Finally, we should find a way out on this. "How to make the kids take care of the studies by their own?" - is the MD question. If we can find an answer to this, we can avoid bad experience of being harsh to the much beloved kids for their faring well in thier studies. I know this is an ideal situation but do not really know how to get to it.

Cana

Yes, very interesting topic. I think even for adults we try to find a "smart" way to get the "best results".
From educational point of view on kids, I think the first step is to encourage them to put their effort, then gradually let them thinking a better way to do it.

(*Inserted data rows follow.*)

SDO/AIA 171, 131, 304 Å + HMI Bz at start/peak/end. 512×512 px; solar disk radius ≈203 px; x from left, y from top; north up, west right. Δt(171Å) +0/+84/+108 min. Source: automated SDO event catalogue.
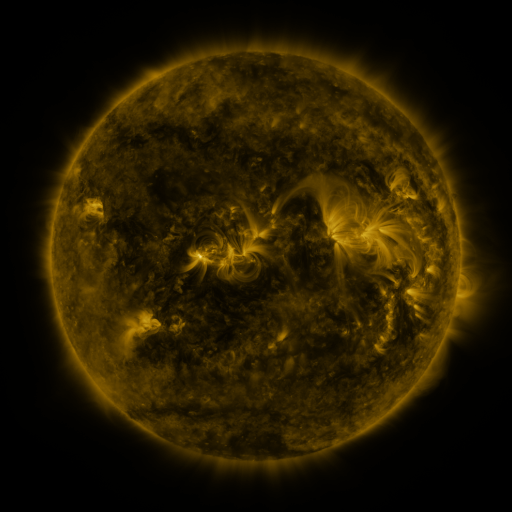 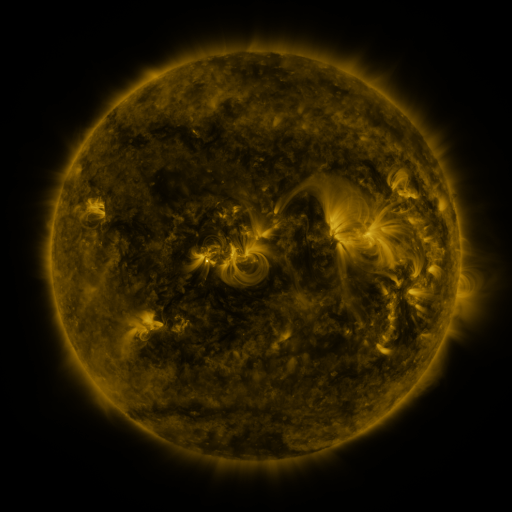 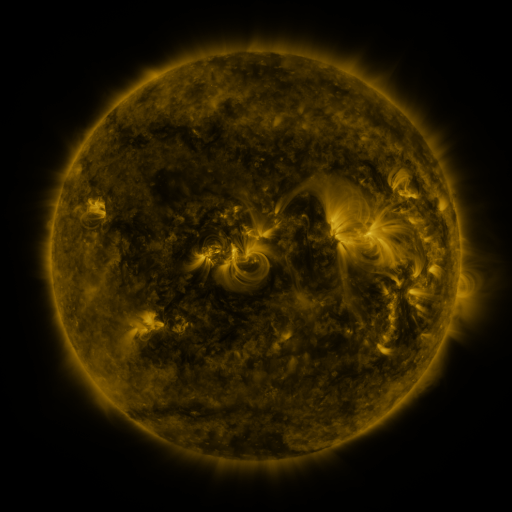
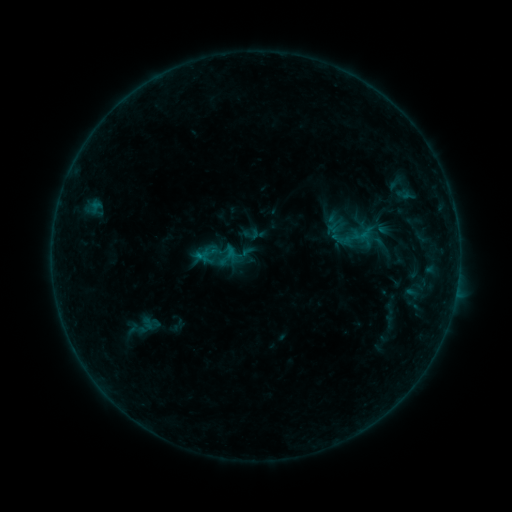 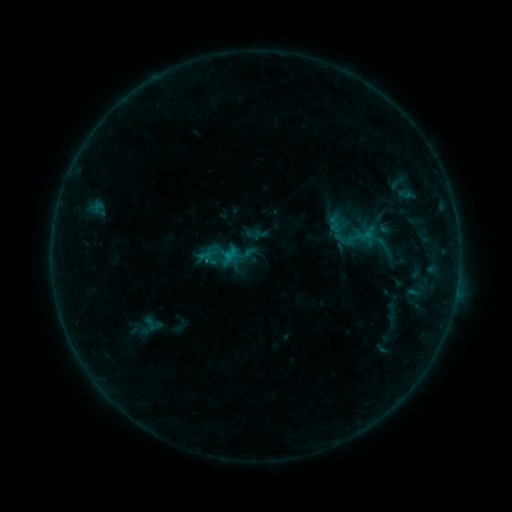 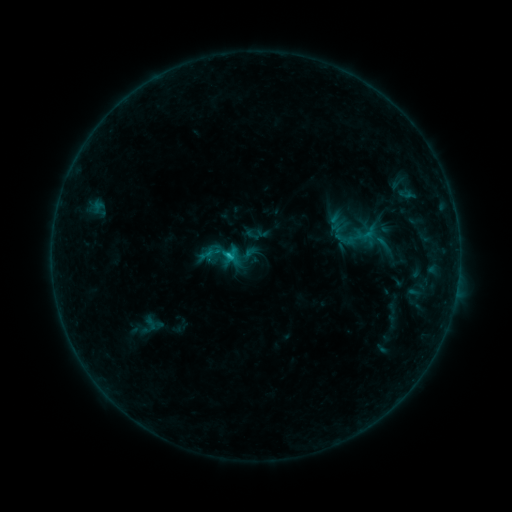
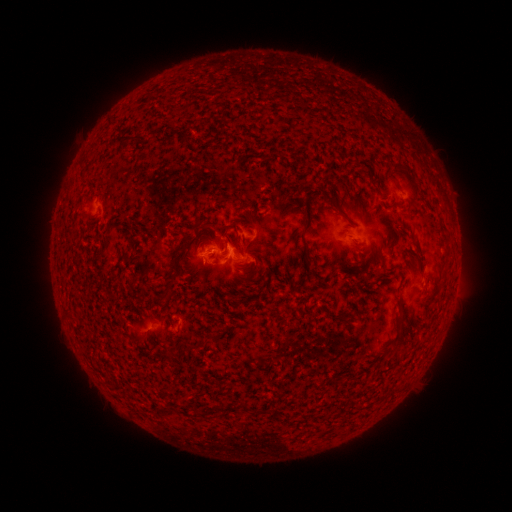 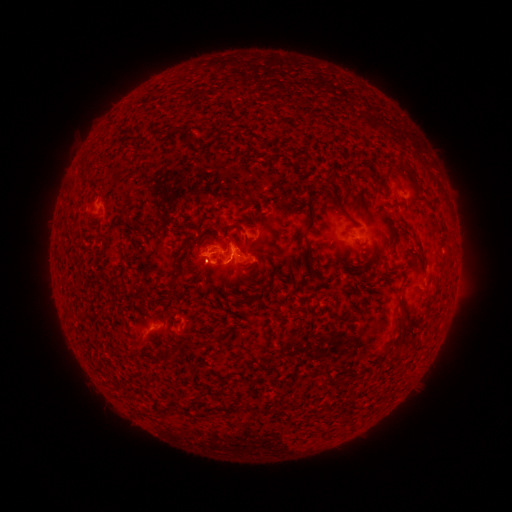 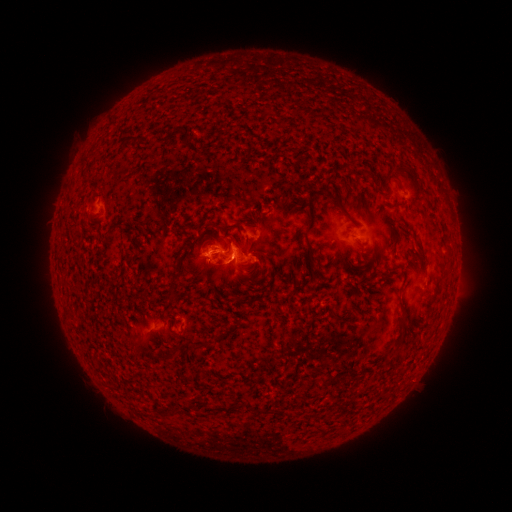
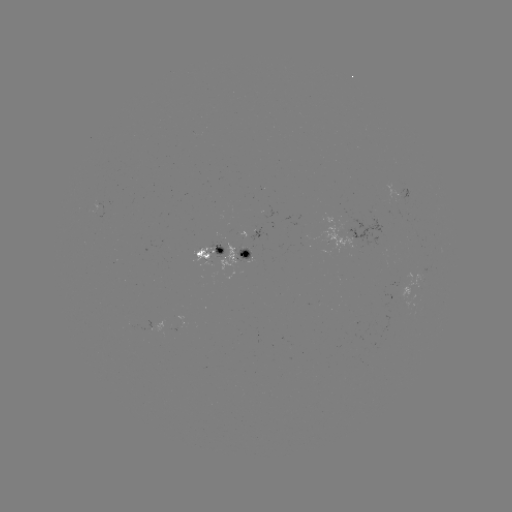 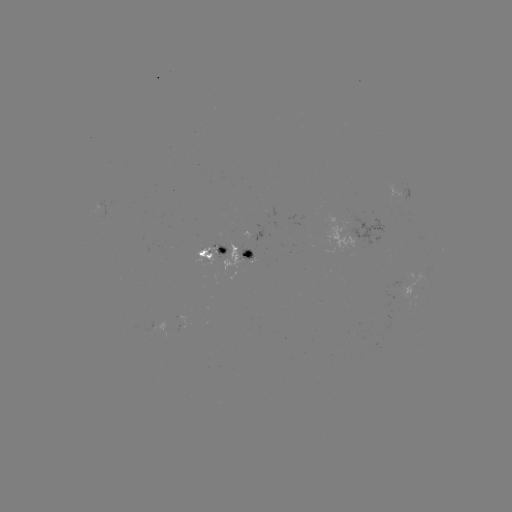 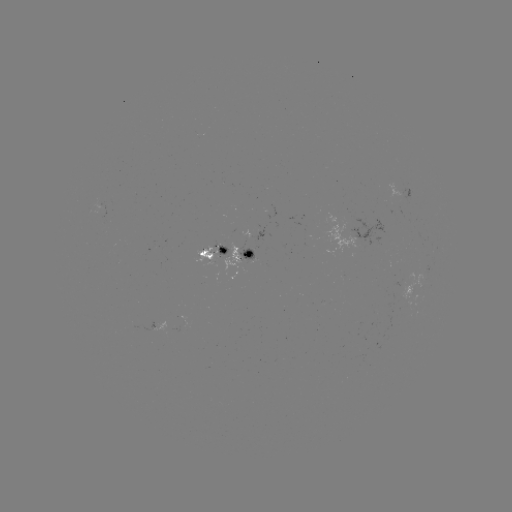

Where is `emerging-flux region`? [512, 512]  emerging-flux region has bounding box [221, 242, 239, 279].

http://www.parents-and-kids.com/blog/en/2008/05/practical-tips-for-motivating-kids/

Dan tdaxp

The wisest, but most intense for the parent, praise strategy is to praise for degree of improvement in task performance. Degree of improvement is a function of both effort and results.

pawnking

What about praising kids for results? How well does that motivate them? Have any studies been done to analyze this? I can contruct an experiement: Take 100 kids and randomly divide them into 2 groups. They all take a test. Children from group 1 are praised for good results. Children from group 2 are not. They then take another similar test. Would group 1 outperform group 2? What if group 2 is praised not for their results, but for their effort? How would they then compare with group 1? What if group 2 is not even told of their results, but merely told they "tried hard" or "they did well." I'd be interested to see what kind of results would come from such tests.